Kiedyś mówił „Po pierwsze Polska, po pierwsze Polacy”. Dziś zastanawia się, czy nie zapalić świec chanukowych – z obawy przed „kolegami z Ameryki”. Przywileje dla Ukraińców przedłużone, a polskie rodziny wciąż dźwigają ciężar cudzych interesów.
Mieliśmy mieć prezydenta, który stanie po stronie narodu, prawdy i tożsamości. Który będzie bronił polskich wartości, a nie ulegał presji mniejszościowych środowisk, ambasad i lobby. Tymczasem widzimy kolejną polityczną kapitulację — gesty wobec tych, którzy z Polską mają niewiele wspólnego, a polskie problemy ignorują.
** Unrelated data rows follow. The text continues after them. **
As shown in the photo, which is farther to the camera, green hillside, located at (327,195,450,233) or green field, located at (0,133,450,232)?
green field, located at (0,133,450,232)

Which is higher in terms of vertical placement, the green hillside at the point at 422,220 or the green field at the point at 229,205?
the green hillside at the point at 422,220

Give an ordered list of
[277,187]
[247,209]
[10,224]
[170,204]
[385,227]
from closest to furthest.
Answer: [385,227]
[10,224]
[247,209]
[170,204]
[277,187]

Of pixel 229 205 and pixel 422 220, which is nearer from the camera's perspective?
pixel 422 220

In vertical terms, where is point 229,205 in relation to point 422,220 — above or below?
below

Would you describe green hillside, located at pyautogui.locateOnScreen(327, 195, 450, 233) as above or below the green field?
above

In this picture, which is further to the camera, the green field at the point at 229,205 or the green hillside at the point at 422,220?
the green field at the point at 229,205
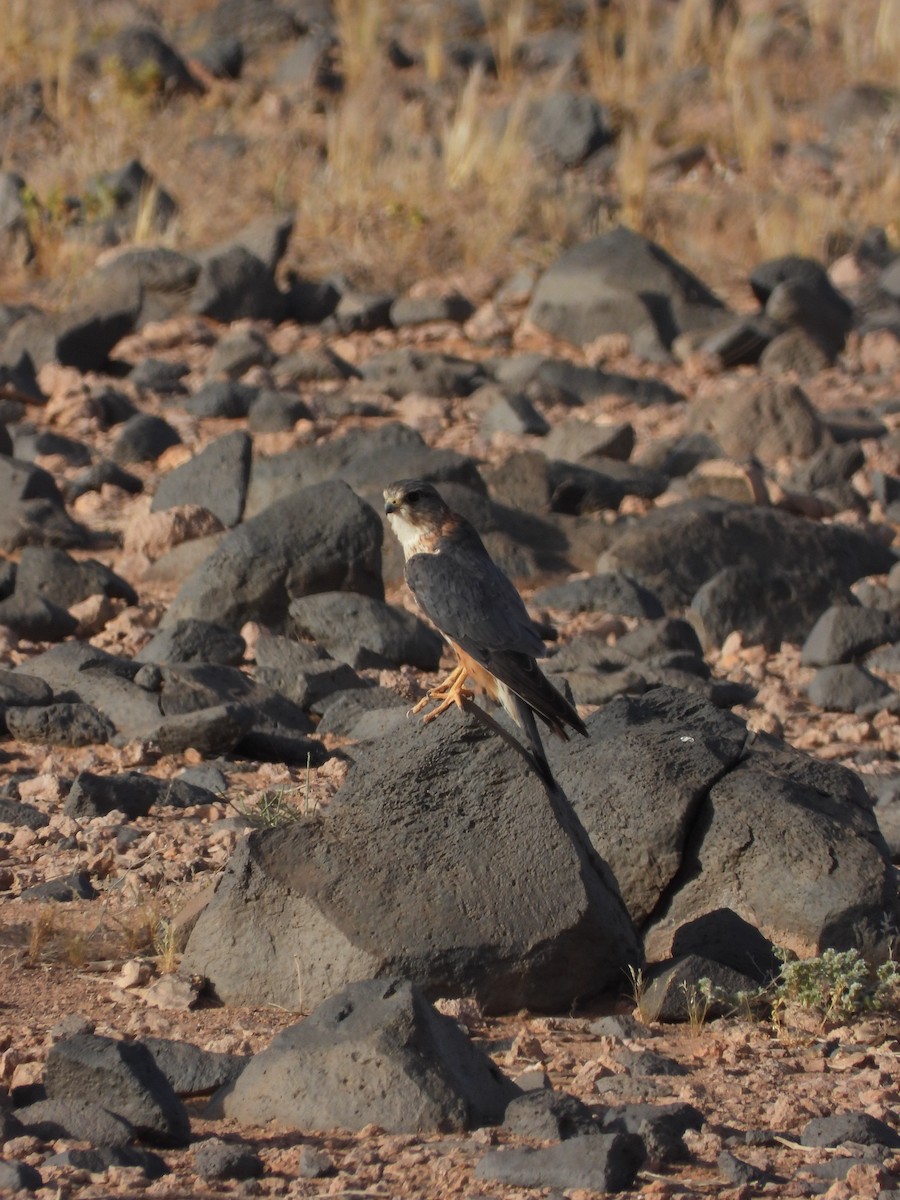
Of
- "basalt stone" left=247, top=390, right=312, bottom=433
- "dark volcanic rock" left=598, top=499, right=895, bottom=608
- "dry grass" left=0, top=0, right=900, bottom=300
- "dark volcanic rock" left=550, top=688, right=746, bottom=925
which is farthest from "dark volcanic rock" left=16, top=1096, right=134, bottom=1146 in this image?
"dry grass" left=0, top=0, right=900, bottom=300

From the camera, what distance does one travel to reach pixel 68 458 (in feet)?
34.2

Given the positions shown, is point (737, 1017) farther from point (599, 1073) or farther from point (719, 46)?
point (719, 46)

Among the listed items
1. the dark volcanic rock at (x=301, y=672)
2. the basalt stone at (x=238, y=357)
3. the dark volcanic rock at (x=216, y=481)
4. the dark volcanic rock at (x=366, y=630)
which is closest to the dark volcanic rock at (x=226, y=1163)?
the dark volcanic rock at (x=301, y=672)

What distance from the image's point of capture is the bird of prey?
4836 millimetres

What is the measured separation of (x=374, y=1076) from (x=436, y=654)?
4211 mm

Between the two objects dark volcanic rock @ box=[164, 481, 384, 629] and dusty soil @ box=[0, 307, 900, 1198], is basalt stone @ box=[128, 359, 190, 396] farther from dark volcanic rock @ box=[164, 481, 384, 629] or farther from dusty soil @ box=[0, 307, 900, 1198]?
dusty soil @ box=[0, 307, 900, 1198]

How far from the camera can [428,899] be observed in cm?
473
Gdzie jest konsekwencja? Gdzie wartości, o których mówił w kampanii? Gdzie honor i słowo dane wyborcom?
Polacy nie głosowali na kolejnego „pragmatyka” bez kręgosłupa, który mówi jedno, a robi drugie. Głosowali na człowieka, który miał być symbolem oporu wobec układów i zdrady narodowej. Dziś mają pełne prawo czuć się zawiedzeni i oszukani.
Polska zasługuje na przywódców, którzy pamiętają, komu mają służyć — narodowi polskiemu, a nie cudzym interesom.